Australian Manufacturing Workers Union food and confectionary division Victorian secretary Bronwyn Halfpenny spoke to Green Left Weekly's Sue Bolton about the changes that jailed unionist Craig Johnston brought to the Victorian AMWU branch after he became AMWU metal division secretary in 1998 and then the union's state secretary in 2000.
According to Halfpenny, one of Johnston's achievements was the introduction of a hardship fund to help sustain members who are on strike. Johnston proposed for a hardship fund at national and state conferences since the mid-1990s, but it was only when he became state secretary in 2000 that the fund was established in the Victorian branch. It was then established nationally.
Halfpenny explained the importance of the fund: "If people were locked out or on strike, for the first time ever, they could get a regular income. While it wasn't a lot, it was money that members were guaranteed while they weren't getting any wages."
Food and confectionary members benefited from the hardship fund during a dispute with Nestle at Echuca in 2001 when there was a lockout for around eight weeks. Halfpenny explained that disputes involving the food and confectionary division are a bit different to disputes in the metals sector, because "you're talking about the whole production site, where you can have more than 100 on strike ... You can have collections and support 10 people, but when it's 100 people, it's impossible to collect enough to provide a proper income."
The hardship fund "was part of the reason that people were able to hang out until they got a good agreement at Echuca. And from winning that dispute, workers are still benefiting because the company knows that those workers can do it again if the company tries to do the wrong thing."
Halfpenny contrasted this to a dispute with Simplot in Echuca in 1997 when the company sacked all the workers. "That was when there wasn't a hardship fund and before Craig was elected. There were some terrible stories of extreme financial hardship.
"Also, when people are in long drawn out disputes, if they don't get strong leadership support, they lose confidence. At Simplot, there was no leadership support [from AMWU state secretary John Corsetti]. While the workers won in the sense that they got their jobs back, there wasn't the feeling of achievement, of confidence from going back to work under good conditions."
Halfpenny also compared the outcomes of two disputes with Heinz. More than 10 years ago, Heinz moved tomato processing out of its Dandenong plant and set up a new factory in Gigaree in northern Victoria. The union failed to get an agreement for the new plant, so no workers at the Gigaree plant were in the union and everyone was on an individual contract. They had a 38-hour work week instead of the 36-hour work week, the wages were terrible and they had no rights.

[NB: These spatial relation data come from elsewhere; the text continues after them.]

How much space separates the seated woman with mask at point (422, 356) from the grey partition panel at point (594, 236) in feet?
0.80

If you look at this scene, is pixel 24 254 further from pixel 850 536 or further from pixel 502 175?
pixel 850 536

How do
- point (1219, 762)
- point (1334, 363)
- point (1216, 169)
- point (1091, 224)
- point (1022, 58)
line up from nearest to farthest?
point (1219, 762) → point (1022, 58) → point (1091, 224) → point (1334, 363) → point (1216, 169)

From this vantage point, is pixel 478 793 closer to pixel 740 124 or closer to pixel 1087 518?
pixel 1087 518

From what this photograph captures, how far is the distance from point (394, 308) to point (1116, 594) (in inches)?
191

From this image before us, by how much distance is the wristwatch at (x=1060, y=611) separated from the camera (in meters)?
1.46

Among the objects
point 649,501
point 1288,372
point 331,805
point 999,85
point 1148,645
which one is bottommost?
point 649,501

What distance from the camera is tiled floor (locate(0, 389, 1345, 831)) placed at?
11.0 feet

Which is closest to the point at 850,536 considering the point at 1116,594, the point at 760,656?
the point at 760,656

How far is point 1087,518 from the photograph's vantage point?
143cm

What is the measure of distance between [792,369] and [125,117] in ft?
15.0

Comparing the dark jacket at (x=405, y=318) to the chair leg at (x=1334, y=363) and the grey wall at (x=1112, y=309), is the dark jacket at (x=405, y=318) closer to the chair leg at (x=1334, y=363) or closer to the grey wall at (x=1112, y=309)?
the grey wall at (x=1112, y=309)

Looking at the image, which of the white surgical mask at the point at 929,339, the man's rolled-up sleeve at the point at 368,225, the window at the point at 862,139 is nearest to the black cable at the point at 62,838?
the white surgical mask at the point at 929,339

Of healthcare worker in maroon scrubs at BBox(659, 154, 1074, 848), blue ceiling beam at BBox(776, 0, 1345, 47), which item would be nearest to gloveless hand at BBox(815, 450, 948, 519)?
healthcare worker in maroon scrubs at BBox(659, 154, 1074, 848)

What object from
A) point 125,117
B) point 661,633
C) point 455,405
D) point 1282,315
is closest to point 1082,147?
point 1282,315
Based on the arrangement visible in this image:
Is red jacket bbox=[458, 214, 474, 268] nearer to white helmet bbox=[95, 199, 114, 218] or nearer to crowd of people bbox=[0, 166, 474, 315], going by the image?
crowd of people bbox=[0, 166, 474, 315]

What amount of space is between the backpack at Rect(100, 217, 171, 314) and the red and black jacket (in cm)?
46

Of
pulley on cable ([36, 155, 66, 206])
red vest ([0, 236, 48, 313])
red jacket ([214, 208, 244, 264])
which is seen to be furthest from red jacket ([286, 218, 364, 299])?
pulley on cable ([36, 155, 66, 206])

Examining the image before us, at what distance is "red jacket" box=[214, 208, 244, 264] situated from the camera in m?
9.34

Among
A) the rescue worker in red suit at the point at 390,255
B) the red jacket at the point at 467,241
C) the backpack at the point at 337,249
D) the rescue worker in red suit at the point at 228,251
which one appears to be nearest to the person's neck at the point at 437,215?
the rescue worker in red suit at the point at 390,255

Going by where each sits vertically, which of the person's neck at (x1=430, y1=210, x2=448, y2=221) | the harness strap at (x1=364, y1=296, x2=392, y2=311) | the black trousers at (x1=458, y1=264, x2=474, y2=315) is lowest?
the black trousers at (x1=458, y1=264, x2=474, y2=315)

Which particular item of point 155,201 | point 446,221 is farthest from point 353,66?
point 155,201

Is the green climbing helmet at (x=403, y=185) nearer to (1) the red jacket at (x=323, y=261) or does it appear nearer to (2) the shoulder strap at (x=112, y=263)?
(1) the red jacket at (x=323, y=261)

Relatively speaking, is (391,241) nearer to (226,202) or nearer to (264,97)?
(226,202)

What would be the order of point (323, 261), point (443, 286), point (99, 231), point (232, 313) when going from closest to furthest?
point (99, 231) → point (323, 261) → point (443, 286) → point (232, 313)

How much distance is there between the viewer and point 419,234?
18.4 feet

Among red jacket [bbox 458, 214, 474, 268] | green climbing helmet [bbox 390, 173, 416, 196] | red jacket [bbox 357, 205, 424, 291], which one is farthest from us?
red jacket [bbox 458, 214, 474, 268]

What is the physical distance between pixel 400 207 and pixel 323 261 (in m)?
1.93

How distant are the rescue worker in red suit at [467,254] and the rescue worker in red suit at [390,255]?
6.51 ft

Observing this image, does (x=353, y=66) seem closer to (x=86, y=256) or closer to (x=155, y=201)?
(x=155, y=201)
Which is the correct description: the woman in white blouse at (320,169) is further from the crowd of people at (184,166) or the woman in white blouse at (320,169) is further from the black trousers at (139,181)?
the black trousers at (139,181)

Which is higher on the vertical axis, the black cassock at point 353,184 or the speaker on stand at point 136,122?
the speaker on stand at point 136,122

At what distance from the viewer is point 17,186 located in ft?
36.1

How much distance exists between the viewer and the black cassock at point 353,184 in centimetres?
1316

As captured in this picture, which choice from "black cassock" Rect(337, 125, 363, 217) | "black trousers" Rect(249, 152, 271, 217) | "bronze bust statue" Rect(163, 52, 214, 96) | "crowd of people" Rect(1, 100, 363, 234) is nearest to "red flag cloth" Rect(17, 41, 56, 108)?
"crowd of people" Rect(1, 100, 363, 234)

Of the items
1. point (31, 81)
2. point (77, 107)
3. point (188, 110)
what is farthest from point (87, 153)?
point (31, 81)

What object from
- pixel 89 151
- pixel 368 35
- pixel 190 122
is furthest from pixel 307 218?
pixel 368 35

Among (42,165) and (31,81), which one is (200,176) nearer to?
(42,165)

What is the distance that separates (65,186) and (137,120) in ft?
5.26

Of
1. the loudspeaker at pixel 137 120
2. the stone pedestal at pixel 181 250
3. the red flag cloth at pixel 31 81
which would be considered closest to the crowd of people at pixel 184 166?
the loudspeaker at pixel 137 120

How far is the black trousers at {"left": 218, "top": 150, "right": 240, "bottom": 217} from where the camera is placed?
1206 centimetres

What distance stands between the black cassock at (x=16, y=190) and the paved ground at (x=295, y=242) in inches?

After Johnston's election, the Dandenong factory announced that it would set up a baby food plant at Echuca. Halfpenny said that "when we spoke to workers at Dandenong, because of what happened with the Gigaree plant, they had no confidence and a defeatist attitude."
The company wanted a 38-hour work week and lower wages for the Echuca plant. "But through Craig's leadership, the contractors at the Dandenong plant stopped work and put industrial pressure on the company. Craig also organised to put industrial pressure on the company in Echuca when they were building the new plant.
"As a result, we got an agreement that maintained the hours of work at 36, the wage rates, and other conditions that applied at Dandenong."
Halfpenny said that "prior to Craig's leadership, in workplaces where there were food production and maintenance people, we were operating as two different groups with no solidarity, no unity. There was animosity and hostility between maintenance and food production workers. At Nestle Packenham, we had a picket line many years ago when everyone got sacked and maintenance kept working. At Unilever, production workers were out for 18 weeks and maintenance kept working.
"When Craig was elected, he brought in solidarity between different groups of workers within a workplace and across workplaces. Through that solidarity and unity, so much more was achieved.
"At Lactos Fresh, the company sacked everybody. Then we found out that they were starting a new factory around the corner and needed machinery put in. Again through Craig, there were bans and that machinery wasn't put in. Our members were picketing the place. The maintenance [workers] and contractors respected the picket line. From that, everybody got their job back and maintained the 36-hour work week.
"The thing is, we need each other. In production, it's the morale of having everybody stopping work at the same time. Production [workers] see maintenance as stronger because they've got a trade. But also, maintenance needs a strong production section because in places where production hasn't been [covered by AMWU] food and confectionary, and maintenance is getting better conditions, the maintenance gets contracted out. If you've got a weak production membership and a strong maintenance membership, then the likelihood of the company trying to contract maintenance out is much greater.
"It was Craig who went back to the concept of industry-wide pattern bargaining. Craig was instrumental in having non-wage conditions like long service leave and income protection in agreements and then making them the standard because of pattern bargaining."
From Green Left Weekly, December 15, 2004.